▶ [READING PASSAGE]:
Segment Open

Perkins Bass (October 6, 1912 – October 25, 2011) was an American elected official from the state of New Hampshire, including four terms as a U.S. representative from 1955 to 1963.

Biography
Bass was born on October 6, 1912, in East Walpole, Massachusetts. He was the eldest son of former New Hampshire Governor Robert P. Bass and First Lady Edith B. Bass.  Bass attended Milton Academy, graduated from Dartmouth College in 1934, and from Harvard Law School. He practiced as a lawyer and  served in the United States Army Air Forces in Asia during World War II. He was elected state representative in 1939, 1941, 1947, and 1951, and as state senator in 1949, all to two-year terms. Bass voted in favor of the Civil Rights Acts of 1957 and 1960, but voted present on the 24th Amendment to the U.S. Constitution.

Segment Closed

▶ [DIRECTIONS]:
**1)** Answer these questions from the Perkins Bass biography.
(a) During which years did Bass serve as a U.S. representative?
(b) In what town and state was Bass born?
(c) In what year did Bass graduate from Dartmouth College?
**2)** Copy the stretch of the Perkins Bass biography from "Perkins Bass (October" through "the U.S. Constitution.".

▶ [RECORDED DATA]:

Segment Open

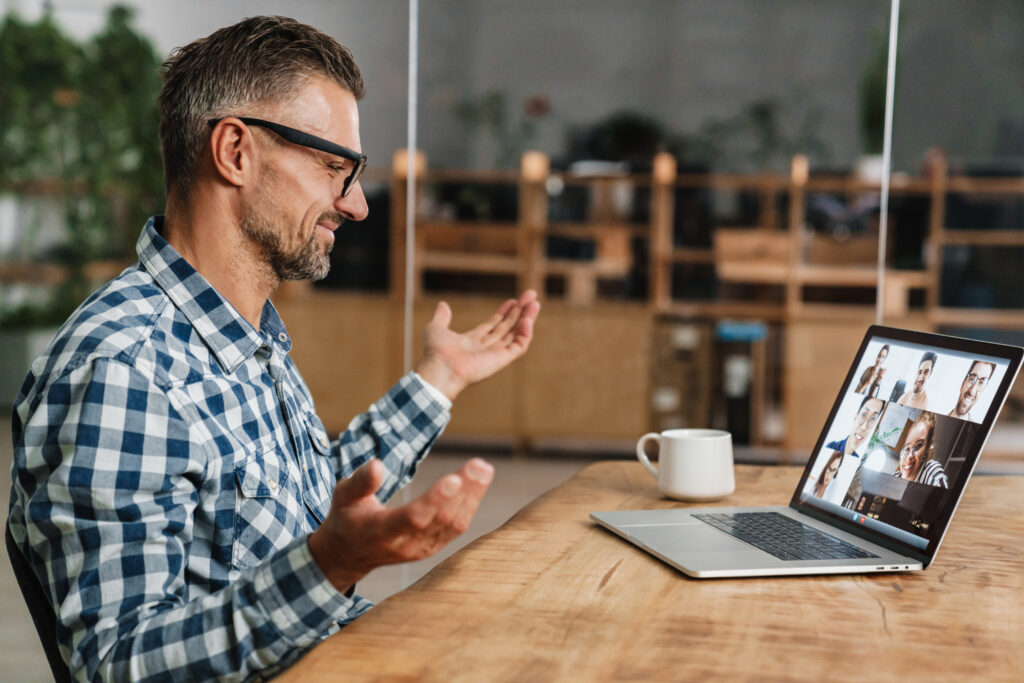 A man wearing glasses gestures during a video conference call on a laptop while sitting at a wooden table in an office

Segment Closed
Segment Open

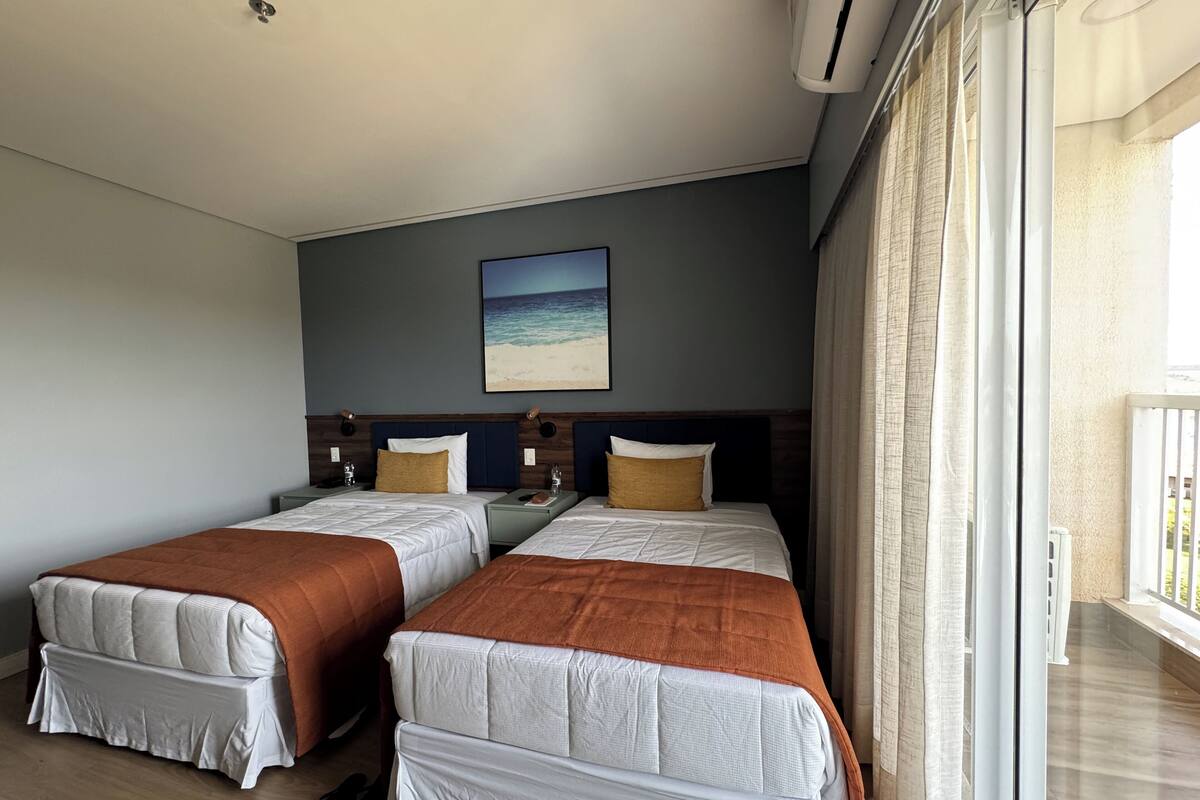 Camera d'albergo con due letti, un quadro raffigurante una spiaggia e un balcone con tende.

Segment Closed

▶ [EXERCISE RESPONSES]:
**1)**
(a) 1955 to 1963
(b) East Walpole, Massachusetts
(c) 1934

**2)**
Perkins Bass (October 6, 1912 – October 25, 2011) was an American elected official from the state of New Hampshire, including four terms as a U.S. representative from 1955 to 1963.

Biography
Bass was born on October 6, 1912, in East Walpole, Massachusetts. He was the eldest son of former New Hampshire Governor Robert P. Bass and First Lady Edith B. Bass.  Bass attended Milton Academy, graduated from Dartmouth College in 1934, and from Harvard Law School. He practiced as a lawyer and  served in the United States Army Air Forces in Asia during World War II. He was elected state representative in 1939, 1941, 1947, and 1951, and as state senator in 1949, all to two-year terms. Bass voted in favor of the Civil Rights Acts of 1957 and 1960, but voted present on the 24th Amendment to the U.S. Constitution.